▸ **Provided passage**:
Cloud Observability ingests metrics from a number of sources as time series and saves them to a time series database. When you use Cloud Observability to view that data, it transforms it into data points plotted on a chart. Different sources send different data. Some may roll up to a 60 second average. Others might report multiple individual points and timestamps, or send an array of points. Some may even aggregate the data before sending it. Cloud Observability stores that data in form that’s sent and then when you make a query to that data, based on the metric kind and the time series operators chosen for the chart, it aligns the seconds to transform data uniformly. Once that happens, the aggregation method you select for the chart determines the values to display.
A time series is a sequence of measurements over a period of time. For example, if you recorded the temperature outside at every hour, the time series would be each of the values at every hour: 8:00 am - 55°, 9:00am - 57°, 10:00 am - 58°, and so on. Time series allow you to easily see changes over time when displayed as a chart.
Here’s an example of a time series for the
http.request metric being reported by two agents (the first number in each array is a timestamp):
[1607986123, 50.0] [1607986125, 100.0]
When displaying time series data, you may want the visualization of the data to be different depending on what you’re measuring. For example, if you’re measuring the temperature, you want to see the actual temperature at a particular point in time. Seeing just the change between the points in time would not be very helpful. A 5° between 50° and 55° is not a big deal, but it might be if it was between 95° and 100°. But if you were measuring HTTP requests to an endpoint, then you might only want to know about the change, or even the rate of change since the last point in time. Did the request rate go up or down? And by how much?
Because of these differences, Cloud Observability supports gauges and two types of counters - deltas and cumulative.

▸ **Aim A**: Pull out every line of the records in which the string "that" appears.
The Cloud Observability page and the records come from unrelated sources.

▸ **Supplied records**:
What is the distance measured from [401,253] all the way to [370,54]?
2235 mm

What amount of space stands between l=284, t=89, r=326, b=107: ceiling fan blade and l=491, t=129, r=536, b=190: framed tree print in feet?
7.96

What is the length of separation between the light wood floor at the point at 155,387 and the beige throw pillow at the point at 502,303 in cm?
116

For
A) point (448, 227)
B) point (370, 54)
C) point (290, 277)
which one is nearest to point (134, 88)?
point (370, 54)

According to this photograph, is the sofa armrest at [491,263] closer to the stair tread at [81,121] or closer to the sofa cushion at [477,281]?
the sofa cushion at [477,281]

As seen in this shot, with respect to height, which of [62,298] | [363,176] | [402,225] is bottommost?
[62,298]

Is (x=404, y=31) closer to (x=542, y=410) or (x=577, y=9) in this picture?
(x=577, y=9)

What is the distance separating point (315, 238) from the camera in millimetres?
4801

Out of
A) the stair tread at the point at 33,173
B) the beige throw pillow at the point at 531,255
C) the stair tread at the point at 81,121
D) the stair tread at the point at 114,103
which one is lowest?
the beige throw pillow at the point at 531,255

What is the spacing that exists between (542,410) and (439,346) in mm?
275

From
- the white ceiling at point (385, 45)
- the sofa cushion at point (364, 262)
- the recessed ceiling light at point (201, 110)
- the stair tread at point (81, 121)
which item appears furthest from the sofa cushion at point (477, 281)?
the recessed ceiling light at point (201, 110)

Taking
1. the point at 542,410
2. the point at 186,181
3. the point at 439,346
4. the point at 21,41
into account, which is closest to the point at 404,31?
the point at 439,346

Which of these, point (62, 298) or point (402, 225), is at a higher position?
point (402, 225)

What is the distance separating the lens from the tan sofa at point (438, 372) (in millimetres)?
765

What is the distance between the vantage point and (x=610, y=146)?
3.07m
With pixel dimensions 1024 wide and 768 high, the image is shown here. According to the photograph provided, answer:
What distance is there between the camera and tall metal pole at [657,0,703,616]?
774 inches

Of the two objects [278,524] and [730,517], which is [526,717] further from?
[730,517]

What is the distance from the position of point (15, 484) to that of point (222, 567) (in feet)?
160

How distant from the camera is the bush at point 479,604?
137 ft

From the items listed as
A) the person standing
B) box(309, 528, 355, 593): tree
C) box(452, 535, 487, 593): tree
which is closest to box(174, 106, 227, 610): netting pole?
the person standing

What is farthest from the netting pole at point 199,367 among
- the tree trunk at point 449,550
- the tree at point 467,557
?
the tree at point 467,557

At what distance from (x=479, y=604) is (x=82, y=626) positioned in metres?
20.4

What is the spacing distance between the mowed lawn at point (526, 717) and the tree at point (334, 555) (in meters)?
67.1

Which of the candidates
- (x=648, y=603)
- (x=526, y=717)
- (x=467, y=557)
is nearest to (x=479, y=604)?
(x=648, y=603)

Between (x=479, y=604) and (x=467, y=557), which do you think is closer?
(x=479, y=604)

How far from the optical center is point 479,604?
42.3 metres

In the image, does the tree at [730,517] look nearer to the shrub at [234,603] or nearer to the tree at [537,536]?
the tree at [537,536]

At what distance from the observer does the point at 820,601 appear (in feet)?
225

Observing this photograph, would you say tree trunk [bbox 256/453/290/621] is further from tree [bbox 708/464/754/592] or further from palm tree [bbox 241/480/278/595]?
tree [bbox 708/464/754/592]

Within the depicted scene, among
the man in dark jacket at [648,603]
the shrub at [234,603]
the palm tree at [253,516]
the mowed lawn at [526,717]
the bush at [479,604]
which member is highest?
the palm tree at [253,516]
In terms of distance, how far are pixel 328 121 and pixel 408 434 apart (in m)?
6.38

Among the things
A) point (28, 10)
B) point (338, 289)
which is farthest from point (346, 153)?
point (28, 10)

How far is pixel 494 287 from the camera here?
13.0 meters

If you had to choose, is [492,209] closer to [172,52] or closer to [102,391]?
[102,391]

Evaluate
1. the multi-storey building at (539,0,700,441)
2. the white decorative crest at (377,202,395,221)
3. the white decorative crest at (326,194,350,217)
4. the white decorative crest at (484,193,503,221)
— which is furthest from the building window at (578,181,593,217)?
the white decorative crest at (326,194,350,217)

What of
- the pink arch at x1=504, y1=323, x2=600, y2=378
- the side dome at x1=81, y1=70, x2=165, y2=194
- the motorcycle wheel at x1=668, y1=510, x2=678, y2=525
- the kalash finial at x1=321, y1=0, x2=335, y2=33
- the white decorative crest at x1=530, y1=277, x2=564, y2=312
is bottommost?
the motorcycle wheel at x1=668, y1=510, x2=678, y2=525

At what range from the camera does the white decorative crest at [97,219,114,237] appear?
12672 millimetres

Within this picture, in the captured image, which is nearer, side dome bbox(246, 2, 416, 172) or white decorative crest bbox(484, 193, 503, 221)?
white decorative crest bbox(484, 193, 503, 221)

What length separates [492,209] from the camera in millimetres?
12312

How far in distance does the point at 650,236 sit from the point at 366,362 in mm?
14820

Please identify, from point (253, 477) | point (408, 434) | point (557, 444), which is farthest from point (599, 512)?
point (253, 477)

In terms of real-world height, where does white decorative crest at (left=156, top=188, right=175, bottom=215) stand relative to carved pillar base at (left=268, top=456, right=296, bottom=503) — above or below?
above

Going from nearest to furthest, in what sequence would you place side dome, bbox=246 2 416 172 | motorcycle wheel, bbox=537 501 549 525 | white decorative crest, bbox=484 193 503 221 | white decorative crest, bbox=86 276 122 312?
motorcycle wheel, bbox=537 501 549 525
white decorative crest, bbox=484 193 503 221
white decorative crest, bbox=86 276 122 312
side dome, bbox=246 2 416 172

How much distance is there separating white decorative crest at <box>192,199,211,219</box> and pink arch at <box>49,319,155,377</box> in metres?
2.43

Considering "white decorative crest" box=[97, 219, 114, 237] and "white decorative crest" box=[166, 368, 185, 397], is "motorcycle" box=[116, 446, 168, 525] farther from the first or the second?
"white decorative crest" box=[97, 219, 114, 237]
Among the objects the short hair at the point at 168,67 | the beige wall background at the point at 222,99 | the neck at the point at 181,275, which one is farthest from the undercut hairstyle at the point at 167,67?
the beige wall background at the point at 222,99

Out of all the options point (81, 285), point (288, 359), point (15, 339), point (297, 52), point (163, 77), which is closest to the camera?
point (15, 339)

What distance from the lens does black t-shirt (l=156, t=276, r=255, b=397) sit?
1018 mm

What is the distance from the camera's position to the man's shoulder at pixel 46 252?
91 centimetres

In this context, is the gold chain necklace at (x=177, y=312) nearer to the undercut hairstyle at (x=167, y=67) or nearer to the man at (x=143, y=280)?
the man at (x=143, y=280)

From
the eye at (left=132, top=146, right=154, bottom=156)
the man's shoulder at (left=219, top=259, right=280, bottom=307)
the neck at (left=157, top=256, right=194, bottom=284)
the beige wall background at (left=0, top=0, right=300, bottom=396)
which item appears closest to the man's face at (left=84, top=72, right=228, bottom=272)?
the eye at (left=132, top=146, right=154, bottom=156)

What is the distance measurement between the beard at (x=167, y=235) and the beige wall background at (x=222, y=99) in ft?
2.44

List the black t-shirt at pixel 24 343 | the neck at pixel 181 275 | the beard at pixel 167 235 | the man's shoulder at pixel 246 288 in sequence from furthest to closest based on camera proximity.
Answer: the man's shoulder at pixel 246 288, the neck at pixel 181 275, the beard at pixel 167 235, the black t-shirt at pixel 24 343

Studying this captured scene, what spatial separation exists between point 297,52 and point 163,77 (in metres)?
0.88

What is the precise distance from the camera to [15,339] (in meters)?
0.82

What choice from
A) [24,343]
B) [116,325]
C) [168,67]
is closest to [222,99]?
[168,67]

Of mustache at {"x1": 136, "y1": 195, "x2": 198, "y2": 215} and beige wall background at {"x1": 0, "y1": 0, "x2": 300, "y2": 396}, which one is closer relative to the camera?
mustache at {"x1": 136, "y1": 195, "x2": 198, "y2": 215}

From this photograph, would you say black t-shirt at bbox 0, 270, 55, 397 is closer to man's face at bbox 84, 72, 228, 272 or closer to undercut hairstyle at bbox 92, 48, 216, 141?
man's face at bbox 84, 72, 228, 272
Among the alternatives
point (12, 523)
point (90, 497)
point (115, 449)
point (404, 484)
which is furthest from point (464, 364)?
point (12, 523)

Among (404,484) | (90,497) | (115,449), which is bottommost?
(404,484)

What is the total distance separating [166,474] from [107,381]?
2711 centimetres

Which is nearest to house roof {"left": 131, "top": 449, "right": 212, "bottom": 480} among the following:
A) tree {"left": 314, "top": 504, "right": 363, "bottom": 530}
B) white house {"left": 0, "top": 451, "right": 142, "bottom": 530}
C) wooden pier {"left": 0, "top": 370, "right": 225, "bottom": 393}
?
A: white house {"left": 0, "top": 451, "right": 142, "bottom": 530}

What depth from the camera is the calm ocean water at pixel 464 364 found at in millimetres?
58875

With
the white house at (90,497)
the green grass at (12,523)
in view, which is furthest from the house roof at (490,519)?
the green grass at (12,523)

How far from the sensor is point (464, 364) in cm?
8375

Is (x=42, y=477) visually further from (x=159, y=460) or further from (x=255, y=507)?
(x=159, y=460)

▸ **Aim B**: According to the Cloud Observability page, which two types of counters does Cloud Observability support?

▸ **Output A**:
What is the spacing that exists between (542,410) and (439,346) in mm?
What is the distance from the position of point (15, 484) to that of point (222, 567) (in feet)?

▸ **Output B**: Deltas and cumulative.